● Aim of the task: In the listing below, rewrite the stretch from the line containing "NWT OFFICIALLY LICENSED" through the line containing "Snapshot of krissyhei", replacing "Atrium view" with "Garden view" and keeping everything else unchanged. Give only those lines and leave out the pictures.

● Input for this task:
Start of Block

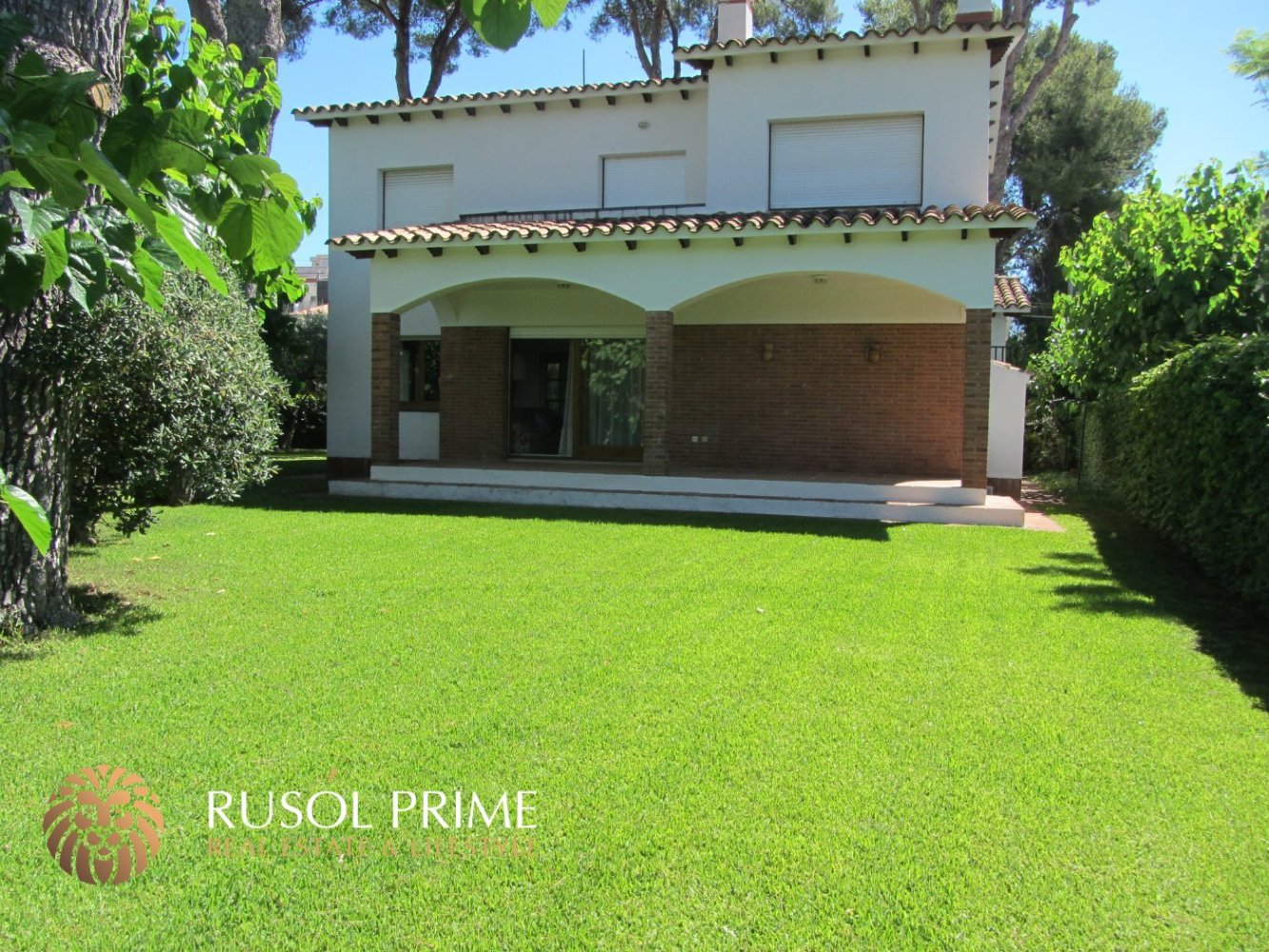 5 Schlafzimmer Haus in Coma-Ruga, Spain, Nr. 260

End of Block
Start of Block

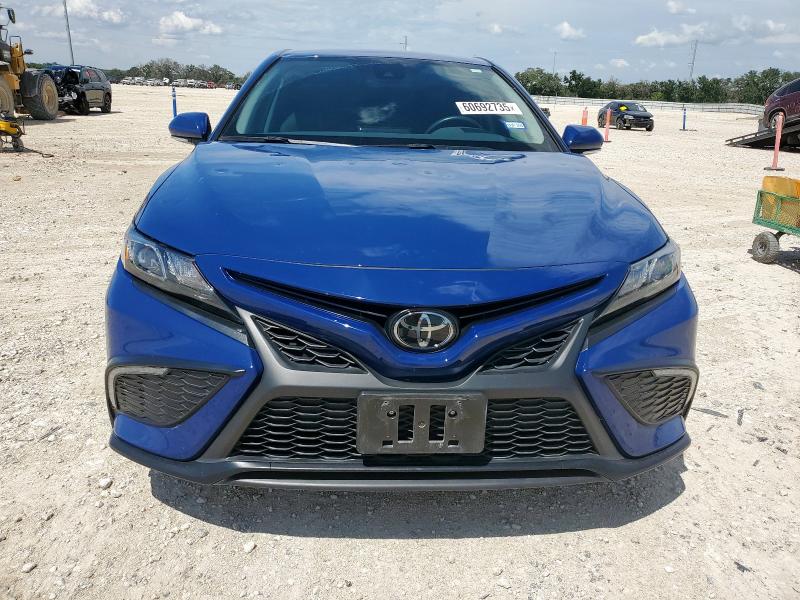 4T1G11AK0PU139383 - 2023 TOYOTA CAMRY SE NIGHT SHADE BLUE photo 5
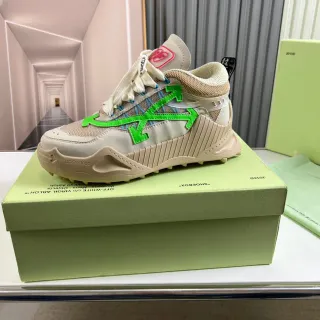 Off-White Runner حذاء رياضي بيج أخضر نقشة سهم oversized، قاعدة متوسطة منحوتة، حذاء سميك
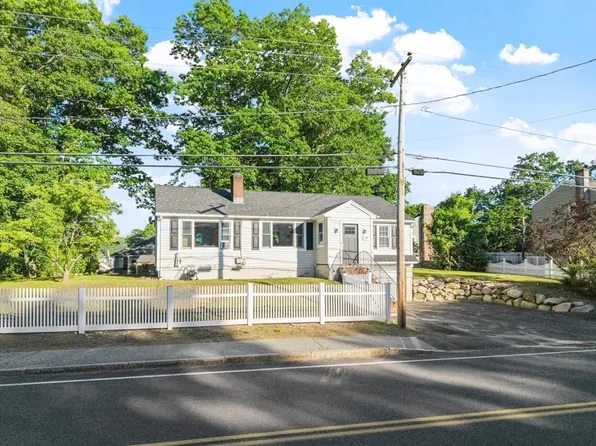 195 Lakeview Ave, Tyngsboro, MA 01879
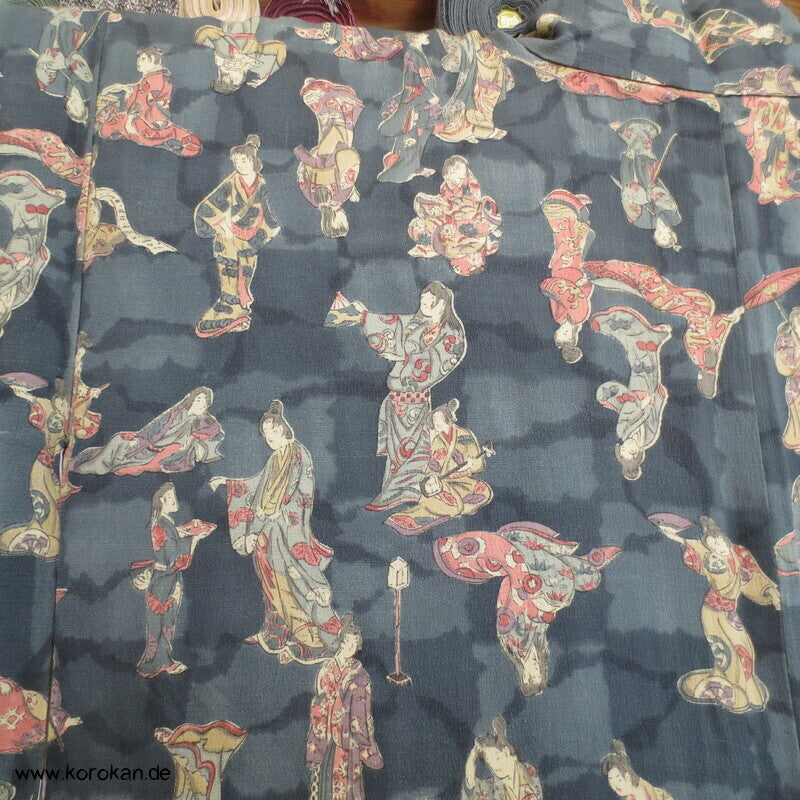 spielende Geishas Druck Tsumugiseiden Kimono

End of Block
Start of Block

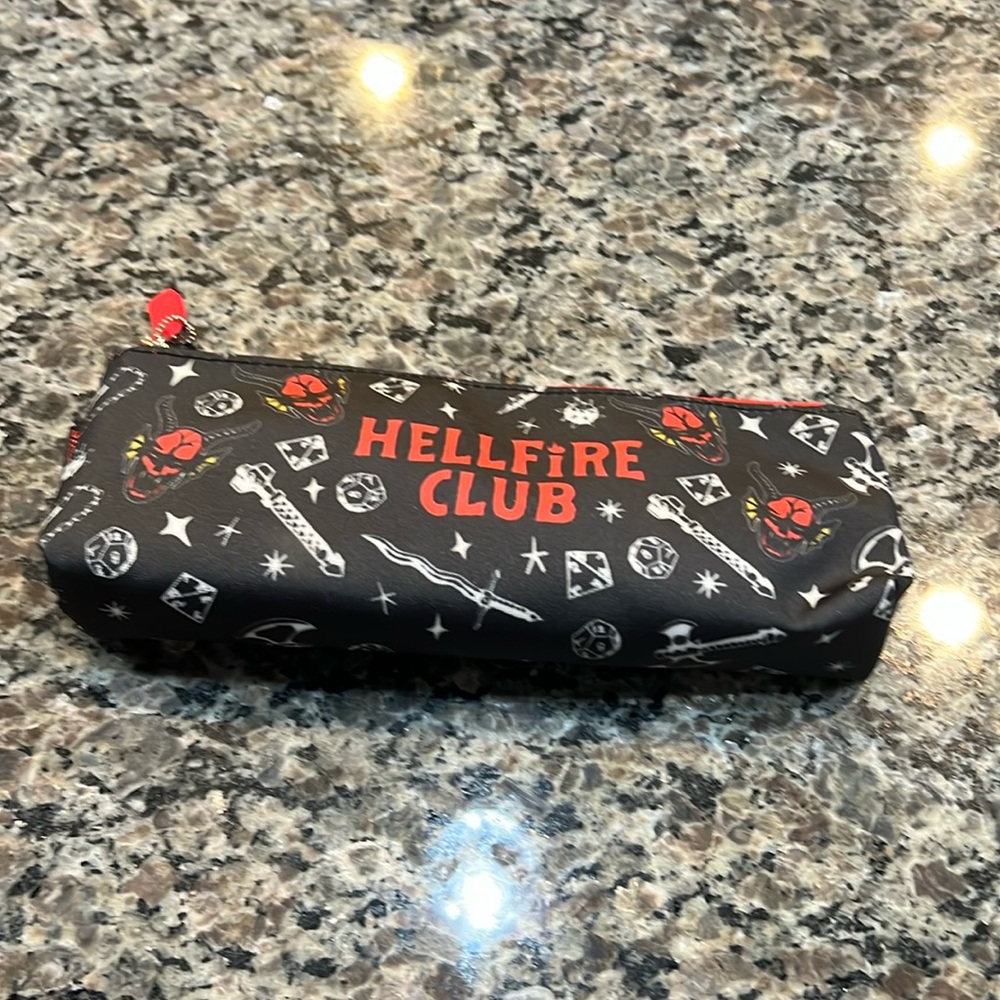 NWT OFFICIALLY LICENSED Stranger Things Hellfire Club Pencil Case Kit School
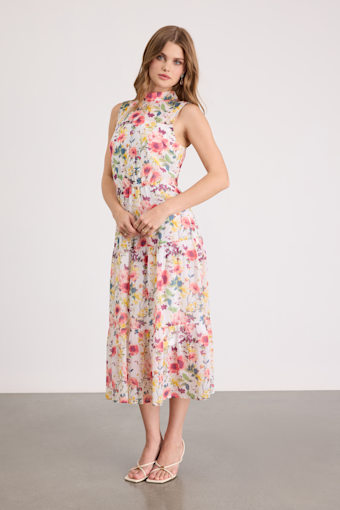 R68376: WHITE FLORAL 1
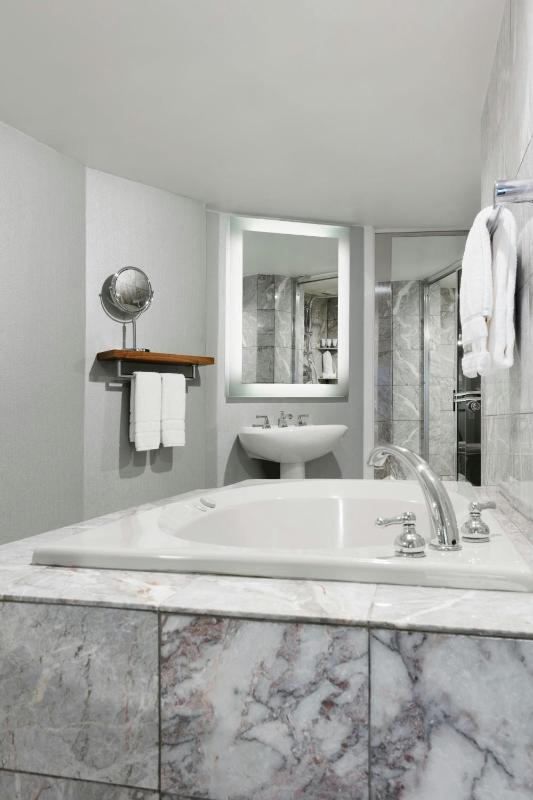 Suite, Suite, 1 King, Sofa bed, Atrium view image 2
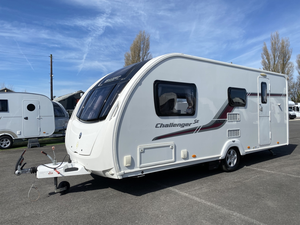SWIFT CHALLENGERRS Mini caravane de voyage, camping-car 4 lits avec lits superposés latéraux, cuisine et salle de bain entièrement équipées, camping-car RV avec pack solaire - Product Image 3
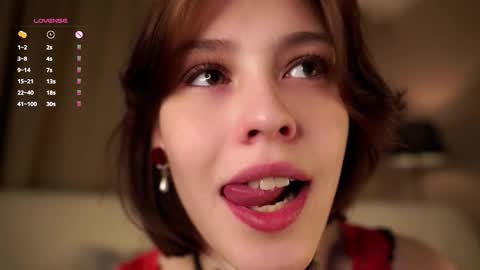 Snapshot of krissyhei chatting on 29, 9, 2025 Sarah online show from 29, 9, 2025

End of Block

● Solution below:
 NWT OFFICIALLY LICENSED Stranger Things Hellfire Club Pencil Case Kit School
 R68376: WHITE FLORAL 1
 Suite, Suite, 1 King, Sofa bed, Garden view image 2
SWIFT CHALLENGERRS Mini caravane de voyage, camping-car 4 lits avec lits superposés latéraux, cuisine et salle de bain entièrement équipées, camping-car RV avec pack solaire - Product Image 3
 Snapshot of krissyhei chatting on 29, 9, 2025 Sarah online show from 29, 9, 2025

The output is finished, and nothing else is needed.